**Tasks for this exercise:**
- 1) From the DPO hyperparameters page, retype the stretch from "The hyperparameters used" through "and reference model.".
- 2) According to the DPO hyperparameters page, what does an epoch refer to?

**Extract:**

------------------------

View Source ExOpenAI.Components.FineTuneDPOHyperparameters (ex_openai.ex v2.0.0-beta2)

The hyperparameters used for the DPO fine-tuning job.

Fields

  • :batch_size - optional - :auto | integer()
    Number of examples in each batch. A larger batch size means that model parameters are updated less frequently, but with lower variance.
    Default: "auto"

  • :beta - optional - :auto | number()
    The beta value for the DPO method. A higher beta value will increase the weight of the penalty between the policy and reference model.
    Default: "auto"

  • :learning_rate_multiplier - optional - :auto | number()
    Scaling factor for the learning rate. A smaller learning rate may be useful to avoid overfitting.
    Default: "auto"

  • :n_epochs - optional - :auto | integer()
    The number of epochs to train the model for. An epoch refers to one full cycle through the training dataset.
    Default: "auto"

Summary

Types

@type t() :: %ExOpenAI.Components.FineTuneDPOHyperparameters{
  batch_size: (:auto | integer()) | nil,
  beta: (:auto | number()) | nil,
  learning_rate_multiplier: (:auto | number()) | nil,
  n_epochs: (:auto | integer()) | nil
}

------------------------

**Information supplied:**
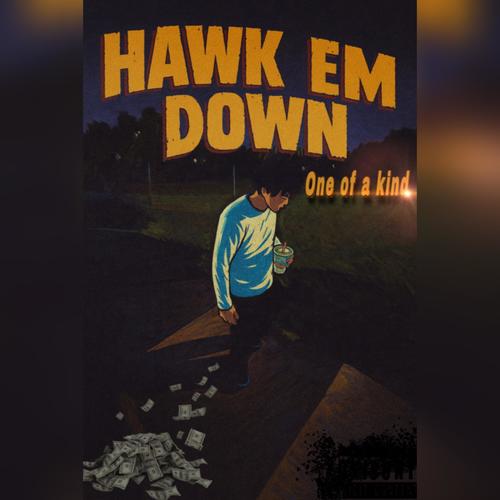 Hawk em down (Explicit)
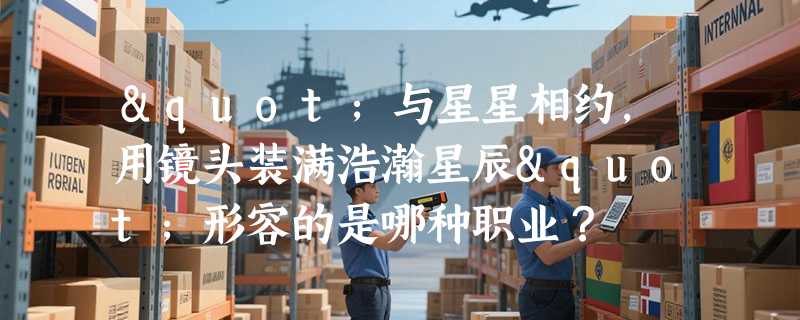 "与星星相约，用镜头装满浩瀚星辰"形容的是哪种职业？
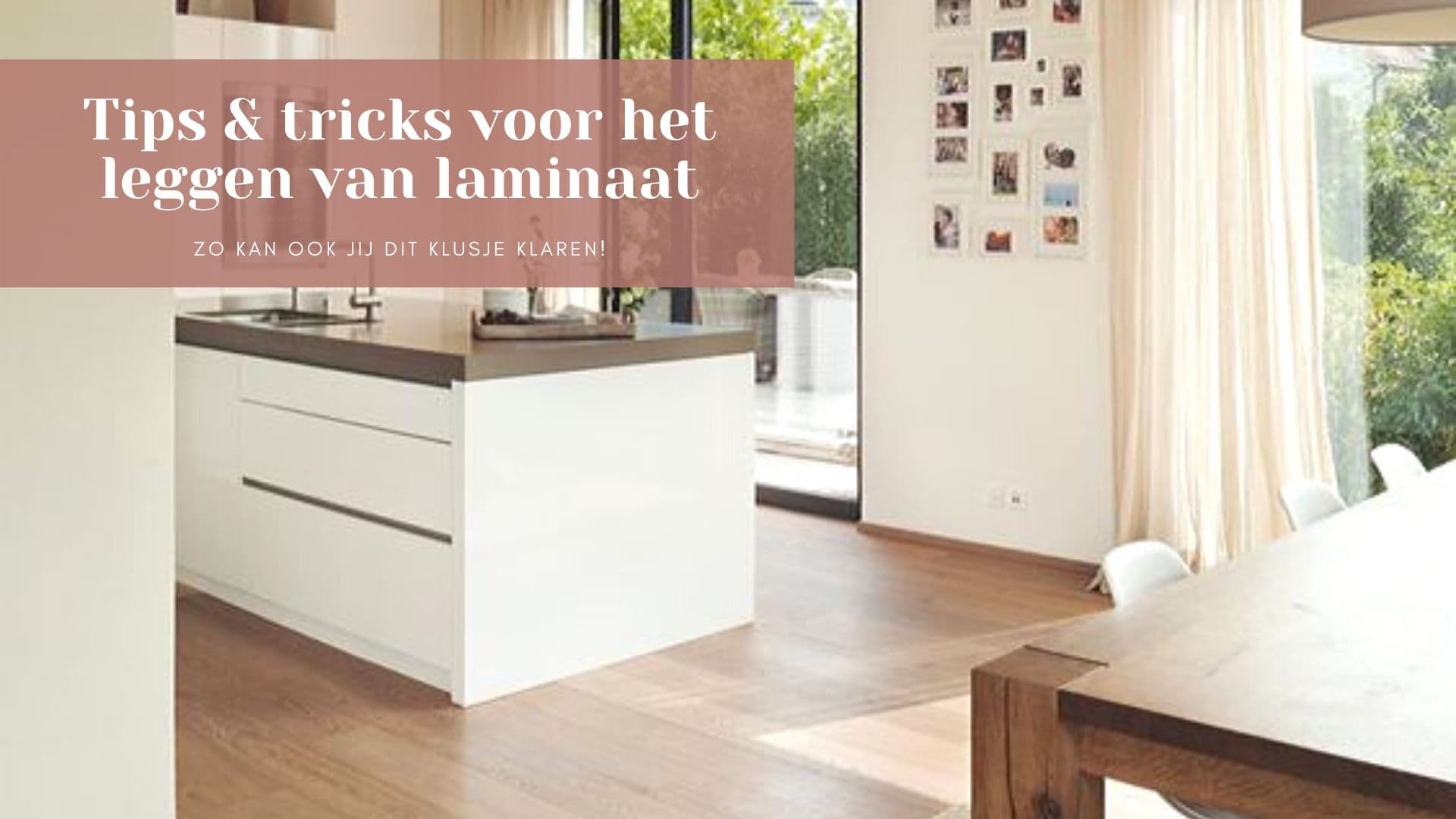 Zelf laminaat leggen? Deze tips mag je niet vergeten!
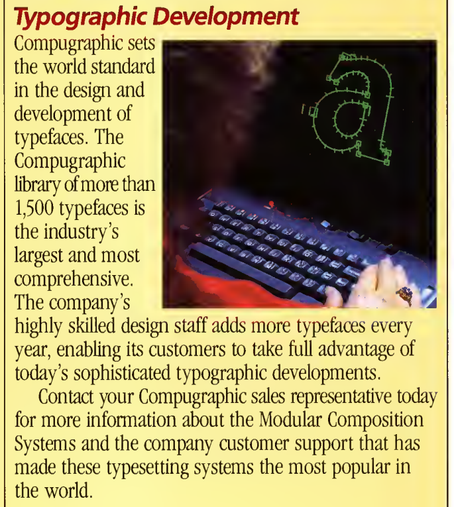 Part of the document showing a slab serif "a" in a font editor (probably Ikarus) on a CRT screen, on a yellow column, the subtitle "Typographic Development" in dark red Frutiger Italic (probably) and the text in Garamond Condensed "Compugraphic sets the world standard in the design and development of typefaces. The Compugraphic library of more than 1,500 typefaces is the industry's largest and most comprehensive. The company's highly skilled design staff adds more typefaces every year, enabling its customers to take full advantage of today's sophisticated typographic developments. Contact your Compugraphic sales representative today for more information about the Modular Composition Systems and the company customer support that has made these typesetting systems the most popular in the world."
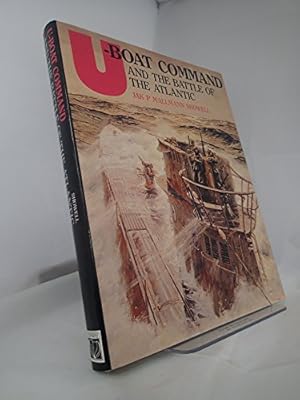 Seller image for U BOAT COMMAND AND THE BATTLE OF for sale by WeBuyBooks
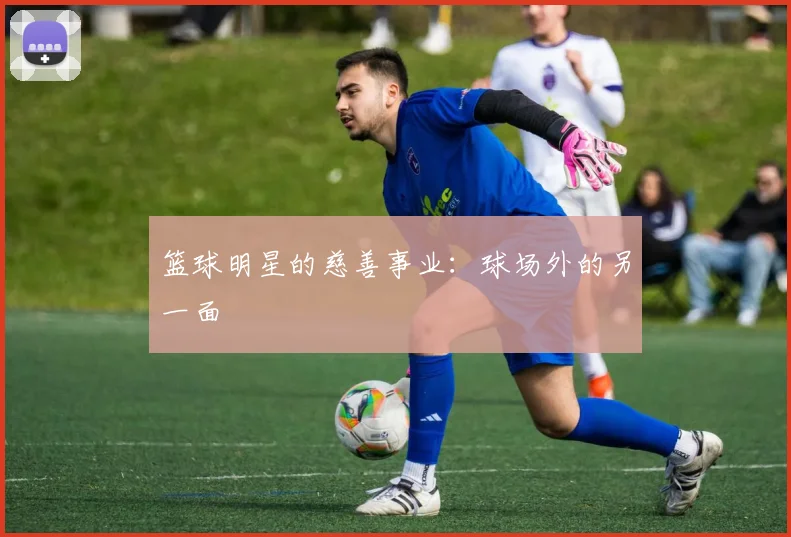 篮球明星的慈善事业：球场外的另一面
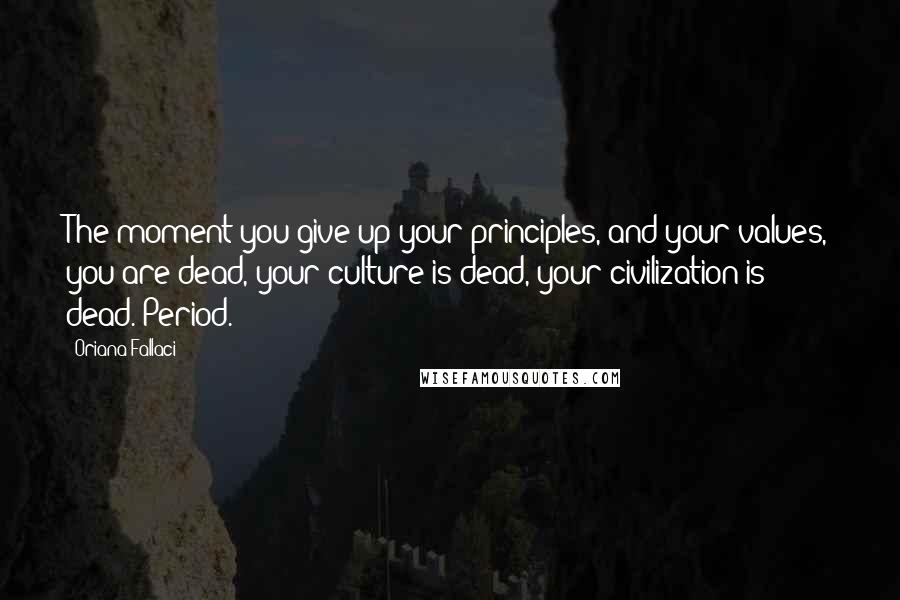 Oriana Fallaci Quotes: The moment you give up your principles, and your values, you are dead, your culture is dead, your civilization is dead. Period.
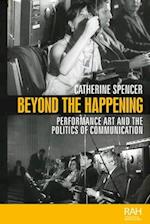 Beyond the Happening : Performance art and the politics of communication 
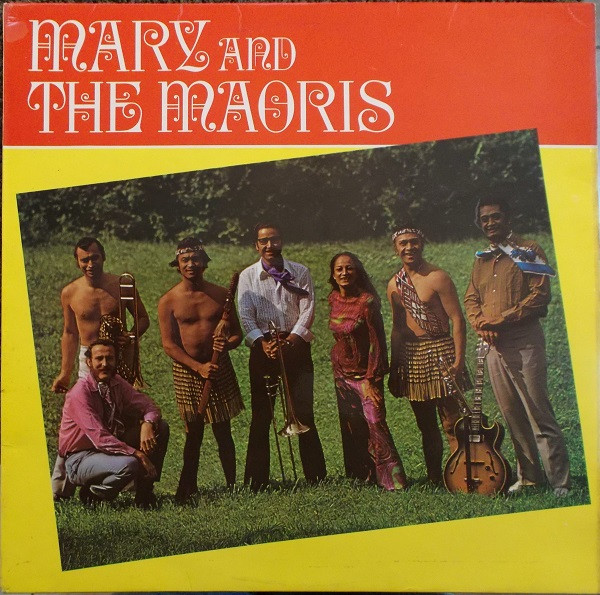 Mary And The Maoris - Mary And The Maoris
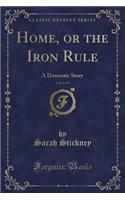 Home, or the Iron Rule, Vol. 3 of 3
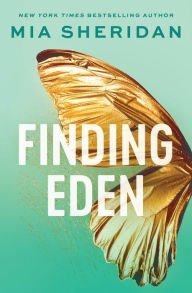 Title: Finding Eden, Author: Mia Sheridan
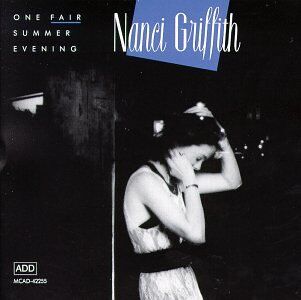 Nanci Griffith - One Fair Summer Evening - Preis vom 09.10.2026 07:28:09 h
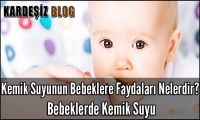 Kemik Suyunun Bebeklere Faydaları Nelerdir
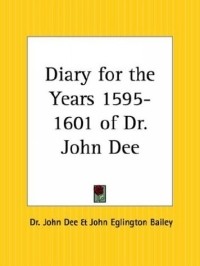 Джон Ди - Diary for the Years 1595-1601 of Dr. John Dee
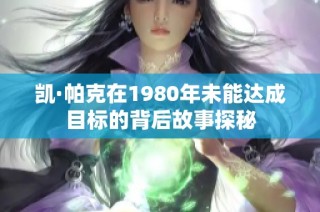 凯·帕克在1980年未能达成目标的背后故事探秘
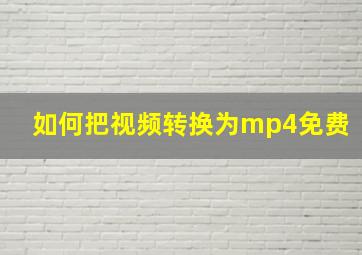 如何把视频转换为mp4免费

------------------------

**Per-task answers:**
- 1)
The hyperparameters used for the DPO fine-tuning job.

Fields

  • :batch_size - optional - :auto | integer()
    Number of examples in each batch. A larger batch size means that model parameters are updated less frequently, but with lower variance.
    Default: "auto"

  • :beta - optional - :auto | number()
    The beta value for the DPO method. A higher beta value will increase the weight of the penalty between the policy and reference model.

- 2) One full cycle through the training dataset.